→ Text extract
* * *

Tuesday 16 December 2014

I have every right

Sometimes I think.
I Maybe too cocky,
I judge too much,
Who made me god?
I see all your flaws but none of mine,
I just can't hide under the notion
Am human?
Aren't we all?
I like it when am thrown down,
When am trumplled on,
When am deserted, 
Because then I feel the way you feel,
I like the judgment, 
I like being the victim,
I love looking odd,
Not fitting in,
Being the black sheep,
Maybe am sadistic,
I love being sad,
Because then I know am just like you,
Am not special,
I have a heart, 
And so I deserve to judge.

Kk

Sunday 14 December 2014

Our sons

Never underestimate the sun.
Without it we wouldn't exist.
We wouldn't have culture,
No technology, no diversity. No us
But the sun is not intelligent.
It is not diverse,
It has no culture,
But it is faaar more important than we will ever be.
But I wish I could destroy it,
And by extension destroy us.
Because we do not deserve it's life!!

Kk

Wednesday 10 December 2014

Fitting in

Fitting in,
Its a process, its a struggle,  but its human. We spend most of our lives trying to fit in.
This implies that there exist a pre created group or "class " we are trying to fit in.. but the sad one is we know very little about the group of people we want to be like.  Studying to become the financial elite,  to get your family out of the gutter.  Hustling to own a car,  drive your kids to school,  trying hard to get a hot wife to get into the hot wife club. But life is alot more than these fancy titles,  more than all these material gains.  And what is it to you to gain the whole world and loose your soul?  I partly blame capitalism,  brainwashing kids,  and these kids brainwashing other kids,  ensuring there is a never ending chain,  trying to fit in for nearly 30 years of your life,  for each second of it trying to match your perfect dream.  Or so we think,  dreams are the ones we had as kids not illusions brought from capitalistic over lords,  but talk of dreams is one for another day. But once your better days are gone you realize it was a hoax,  the good beginning to a nightmare.  But it's too late,  your in too far,  or you think my analogy is a mad man's craze.

* * *

→ Records
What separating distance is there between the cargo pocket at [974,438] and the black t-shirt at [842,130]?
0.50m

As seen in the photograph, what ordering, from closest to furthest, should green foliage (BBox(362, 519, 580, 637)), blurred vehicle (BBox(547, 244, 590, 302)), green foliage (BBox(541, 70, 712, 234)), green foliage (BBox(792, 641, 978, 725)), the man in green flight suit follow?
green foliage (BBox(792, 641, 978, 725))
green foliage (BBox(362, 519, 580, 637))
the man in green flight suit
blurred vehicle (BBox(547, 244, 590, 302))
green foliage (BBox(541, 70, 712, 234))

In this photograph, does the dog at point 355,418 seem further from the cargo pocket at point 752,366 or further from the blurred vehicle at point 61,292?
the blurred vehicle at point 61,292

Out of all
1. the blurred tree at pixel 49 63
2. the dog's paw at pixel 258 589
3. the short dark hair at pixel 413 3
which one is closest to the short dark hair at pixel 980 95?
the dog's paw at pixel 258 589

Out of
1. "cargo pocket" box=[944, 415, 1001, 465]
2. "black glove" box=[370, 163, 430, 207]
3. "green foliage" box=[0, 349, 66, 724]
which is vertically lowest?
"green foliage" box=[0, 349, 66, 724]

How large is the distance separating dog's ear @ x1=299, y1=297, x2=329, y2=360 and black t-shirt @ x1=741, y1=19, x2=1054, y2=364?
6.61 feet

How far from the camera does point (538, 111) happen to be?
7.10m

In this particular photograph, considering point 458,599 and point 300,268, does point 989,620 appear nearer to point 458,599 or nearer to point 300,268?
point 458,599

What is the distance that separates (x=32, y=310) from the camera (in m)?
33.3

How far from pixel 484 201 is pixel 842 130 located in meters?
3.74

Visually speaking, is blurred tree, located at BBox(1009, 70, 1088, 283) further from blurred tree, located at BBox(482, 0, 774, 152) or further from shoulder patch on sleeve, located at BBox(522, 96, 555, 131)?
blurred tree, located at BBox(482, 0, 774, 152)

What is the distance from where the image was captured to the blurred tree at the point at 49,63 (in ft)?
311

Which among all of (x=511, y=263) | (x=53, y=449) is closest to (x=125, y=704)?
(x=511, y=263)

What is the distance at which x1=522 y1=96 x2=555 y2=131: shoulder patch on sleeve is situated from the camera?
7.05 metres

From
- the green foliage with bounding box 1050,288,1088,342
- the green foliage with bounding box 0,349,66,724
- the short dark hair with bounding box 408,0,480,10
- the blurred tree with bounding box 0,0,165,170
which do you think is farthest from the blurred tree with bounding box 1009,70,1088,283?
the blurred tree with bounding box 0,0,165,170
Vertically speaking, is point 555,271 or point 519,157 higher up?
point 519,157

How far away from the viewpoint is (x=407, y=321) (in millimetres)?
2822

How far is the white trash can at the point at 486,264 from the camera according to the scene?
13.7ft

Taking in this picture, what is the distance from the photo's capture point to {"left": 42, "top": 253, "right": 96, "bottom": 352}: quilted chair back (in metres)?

* * *

→ Problems and tasks
1/ Rewrite the poetry blog from "Sunday 14 December" to "extension destroy us.", inclusive, replacing "culture" with "art".
2/ Decide whether each statement agrees with the poetry blog, answering yes or no and quoting the words of the text that settle it. (a) The entry titled "Our sons" is dated Sunday 14 December 2014. (b) The entry "Fitting in" says we spend most of our lives trying to fit in. (c) The speaker in "I have every right" says they dislike being the victim.
3/ Write a continuation of the poetry blog, starting after its final sentence.
The data has no connection to the poetry blog.

→ Responses to the exercise
1/
Sunday 14 December 2014

Our sons

Never underestimate the sun.
Without it we wouldn't exist.
We wouldn't have art,
No technology, no diversity. No us
But the sun is not intelligent.
It is not diverse,
It has no art,
But it is faaar more important than we will ever be.
But I wish I could destroy it,
And by extension destroy us.

2/
(a) Yes: "Sunday 14 December 2014"
(b) Yes: "We spend most of our lives trying to fit in."
(c) No: "I like being the victim,"

3/
But I wonder why we cannot see this from the beginning, yet the signs are so clear?  Are we blind?  Am I the only one who sees?  I bet I may live my whole lifetime and never see another man who understands. We were not ment for social cages,  we were not ment to be capitalistic zoos.  We dominate the earth and should not let other people's ideas dominate others because in the human interlect kingdom inter-species dominance is non existant

Kk

the day we made the sun cry

The day we shot the sun in the eye,
The day we saw him cry, 
We didn't feel the heat,
Just the courage that filled our hearts,
We made the sun cry,  his tears will save us now,
We were overjoyed.
His tears would end our existence, 
And this was our greatest desire!

Kk

Monday 8 December 2014

Dont tell me if am dying

Sometimes I think too much..
I think mostly about me
Call me selfish.  I wouldn't care
Never whats around me.
Rarely about science and stuff.

Mostly about life.
I over grew my concience..
I think too much,
I care too much..
Am overhuman.
But sometimes I think am alone.
Every one else a simulation.
Does every one think the same?
Or it's just me?
For sure I can't ask..
I'll ask God,,  but he won't answer..
My curiosity will run rife..
I'll forever be unsettled.
An equation without a solution.
A sentence without a full stop.
In the movie of my life,
There is no end,  its a continuous uphill battle..
But its never the end..  never will be the end. 
Its sepriternal,,  only a start no end..
If I could only find a mirror.
My start would be my end.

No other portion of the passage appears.